Empezaba el comandante a informarnos de la temperatura, de la ciudad destino…

—Ufff, casi llego. En un ratito en Málaga —me dice una chica con rastas intentando congraciarse conmigo por haberme levantado para sentarse ella conforme a su billete.

—¿Cómo a Málaga? Vamos a Alicante. ¡Azafata, azafata! pare el vuelo que esta chica se ha equivocado —llamo a la espingarda que me había atendido antes. Confieso que no sólo lo hice por ella, es que me gusta viajar en ventanilla y así podía volver a recuperarla.

La azafata viene rauda y enseguida y sin que precisara más explicaciones oigo como el comandante piensa dirigir la nave hacia el Sur y no hacia Levante. ¡Mmiii… maldita sea! Y yo sin muda y cepillo de dientes desde las 5 de la mañana que me había levantado. Pensé que tendría que ponerme firme en mis derechos de descarga, pero claro, la cagada era en cadena y se ve que no les apetecía complicarse el puente.

—No se preocupe, hemos llamado a su avión y lo hemos detenido en pista. Viene un coche a recogerla. Que tenga un feliz trayecto —y casi a empujones me saca de su territorio de negligencia para que me recogiera un auxiliar y me condujera hasta el vehículo que me transportaría rumbo Alicante. Casi me sentía material inflamable hasta que para matar el tiempo de espera no se le ocurre otra que entablar animada conversación.

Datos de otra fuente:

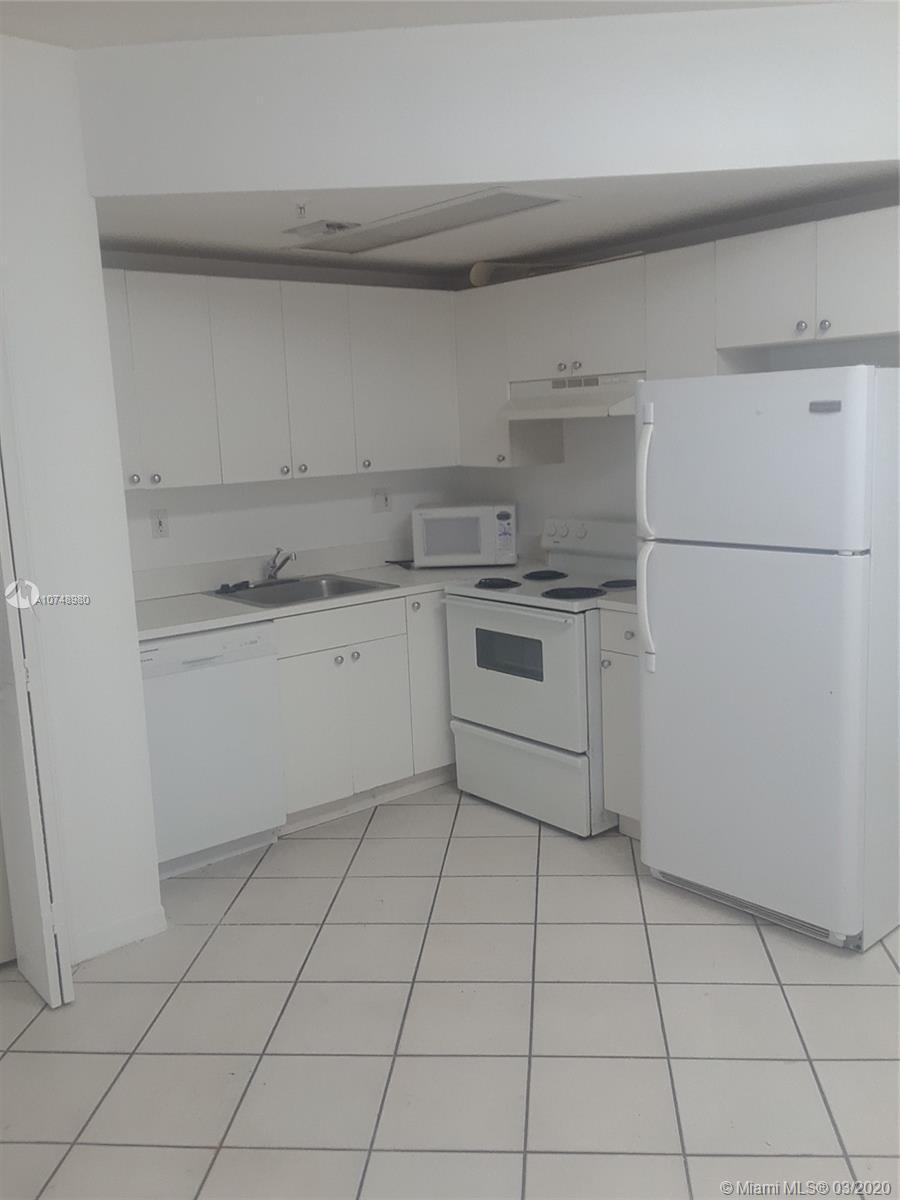 3051 SW 27 AV 305, Coconut Grove, FL 33121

—No sé cómo ha podido ocurrir esto ¿de verdad que no ha saltado la valla de seguridad?

Yo tampoco me explicaba cómo había pasado no uno sino tres controles, sucesos extraños de filas, asientos inexistentes y que nadie se diera cuenta. Como estaba callada hasta ese momento, quizá pensó que en vez de cansancio era sumisión y que bien podría ser una cabeza de turco propiciatoria por si el «paquete» no llegaba a destino, mas yo, sabiéndome poderosa, me miro de arriba a abajo extendiendo mis brazos en una mano el maletín de trabajo y en otra mi billete.

—¿Usted realmente me ve con pinta (traje de chaqueta entallado con tacones bien altos) y ganas (sacudiendo el papel de sus desdichas) de hacer lo que usted dice para joderme a posta el fin de semana?

Afortunadamente con nadie más crucé palabra hasta que abrí la puerta de mi casa y al desplomarme en el sofá me sentí como ese periodista que quiso escribir un artículo sobre lo fácil que era violar la seguridad de la Casa Real inglesa, la lástima es que me pilló sin ganas ni talento para explotar la situación y salir en las noticias. Tan sólo aprendí que no es  muy diferente mirar sin ver, a ver sin que nos haga falta mirar. En el primer caso no prestamos atención, en el segundo presuponemos las cosas.